── The data ──

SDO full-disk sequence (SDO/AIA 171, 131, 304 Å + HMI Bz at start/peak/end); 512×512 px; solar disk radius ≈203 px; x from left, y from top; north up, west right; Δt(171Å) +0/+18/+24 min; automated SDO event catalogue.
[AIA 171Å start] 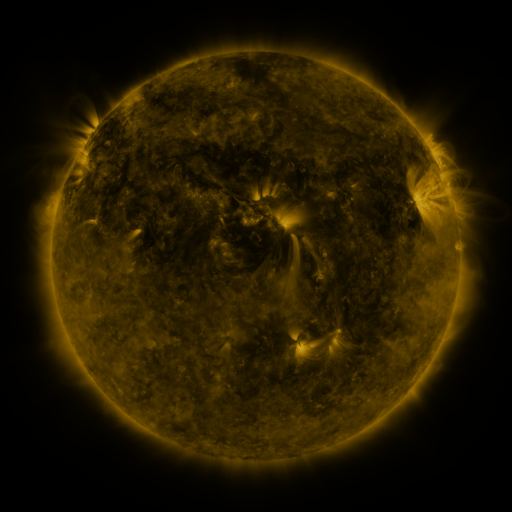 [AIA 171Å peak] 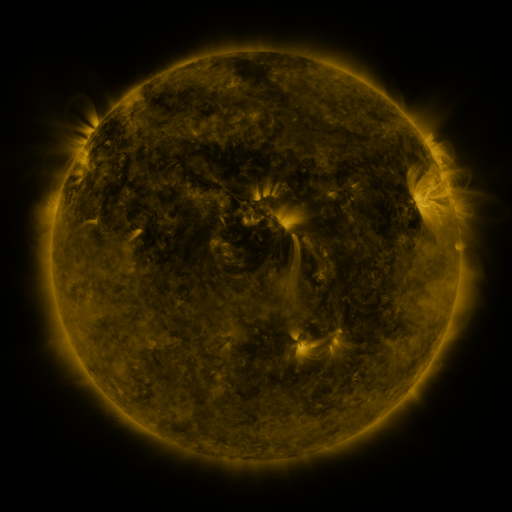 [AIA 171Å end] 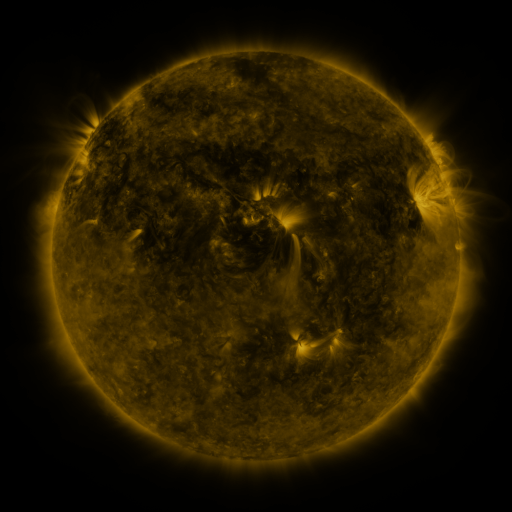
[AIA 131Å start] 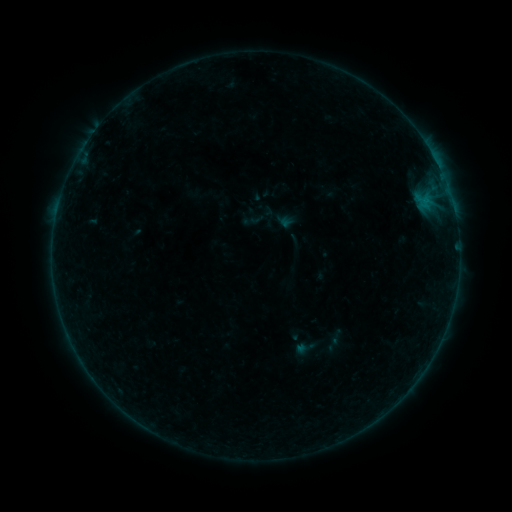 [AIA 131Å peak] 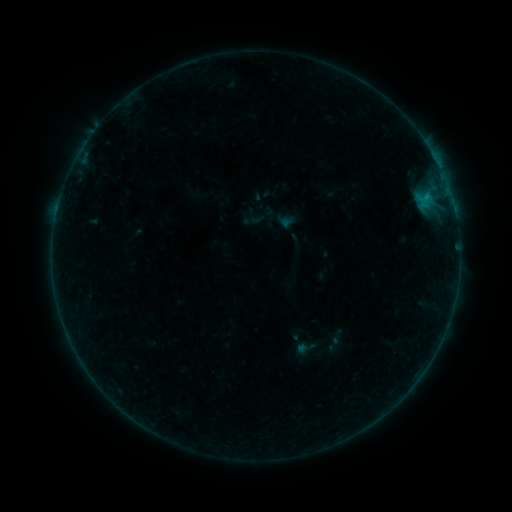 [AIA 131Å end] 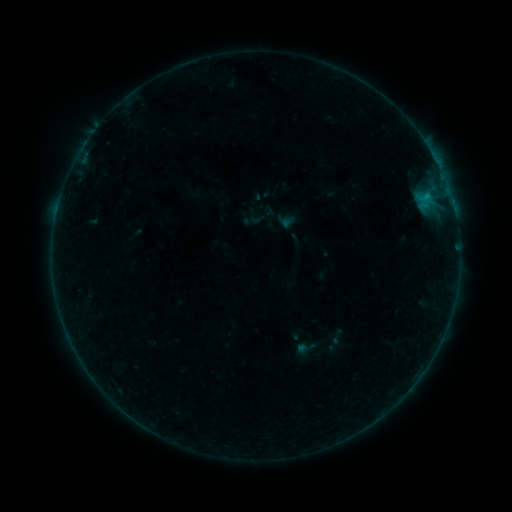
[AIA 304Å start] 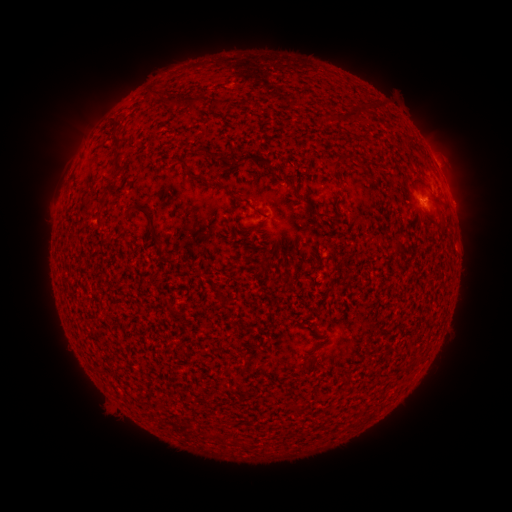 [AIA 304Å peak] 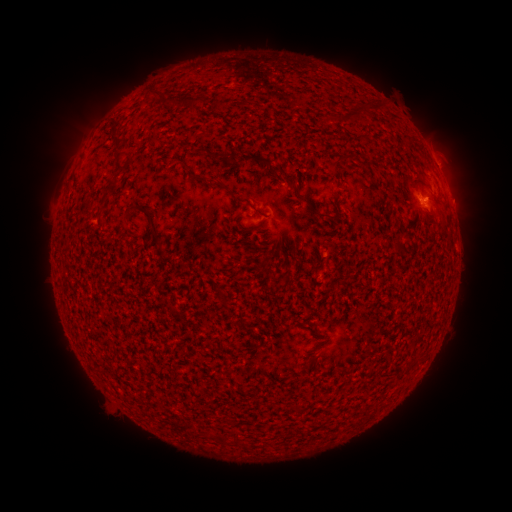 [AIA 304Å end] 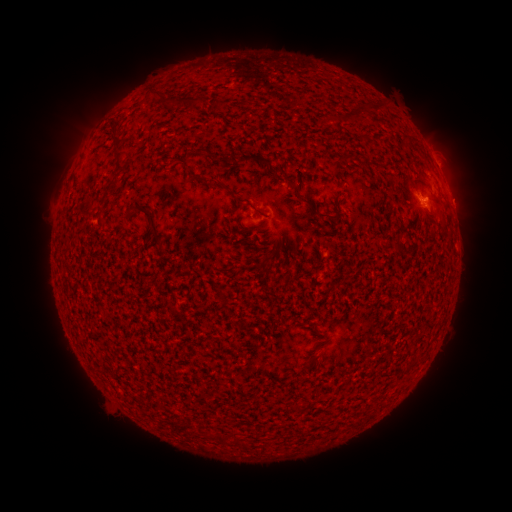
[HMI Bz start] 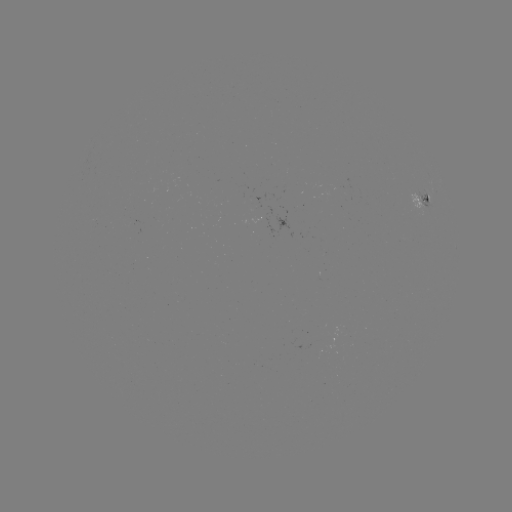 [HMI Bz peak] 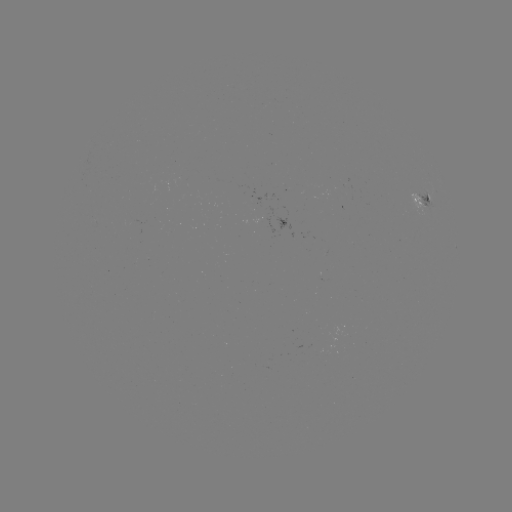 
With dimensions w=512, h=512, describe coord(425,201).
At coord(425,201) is B3.5 flare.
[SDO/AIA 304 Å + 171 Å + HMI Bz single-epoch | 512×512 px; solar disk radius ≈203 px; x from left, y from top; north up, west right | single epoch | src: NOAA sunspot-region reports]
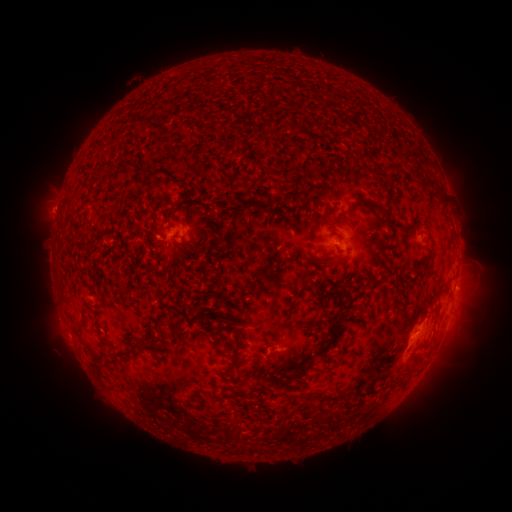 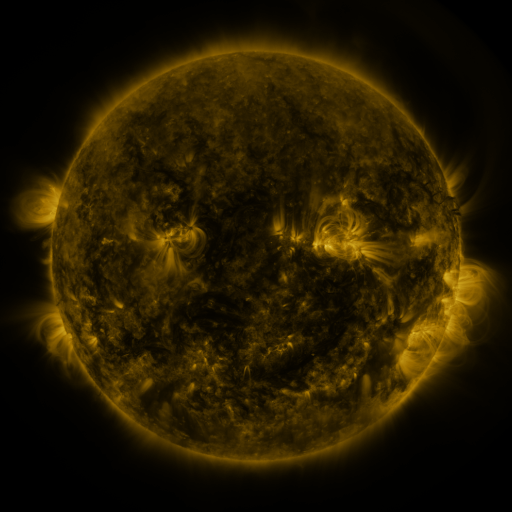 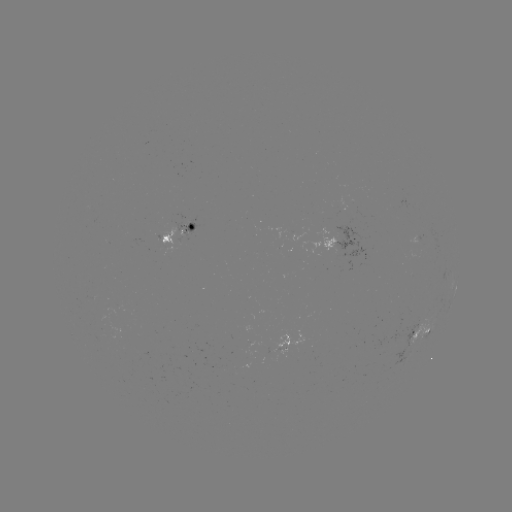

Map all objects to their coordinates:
spotted active region: (181, 234)
spotted active region: (425, 239)
spotted active region: (341, 248)
spotted active region: (455, 287)
spotted active region: (424, 332)
spotted active region: (286, 343)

───

[Exercise goal]
From the data above, pull out each line containing the word "left" and copy those lines unchanged.

[Answer in full]
SDO full-disk sequence (SDO/AIA 171, 131, 304 Å + HMI Bz at start/peak/end); 512×512 px; solar disk radius ≈203 px; x from left, y from top; north up, west right; Δt(171Å) +0/+18/+24 min; automated SDO event catalogue.
[SDO/AIA 304 Å + 171 Å + HMI Bz single-epoch | 512×512 px; solar disk radius ≈203 px; x from left, y from top; north up, west right | single epoch | src: NOAA sunspot-region reports]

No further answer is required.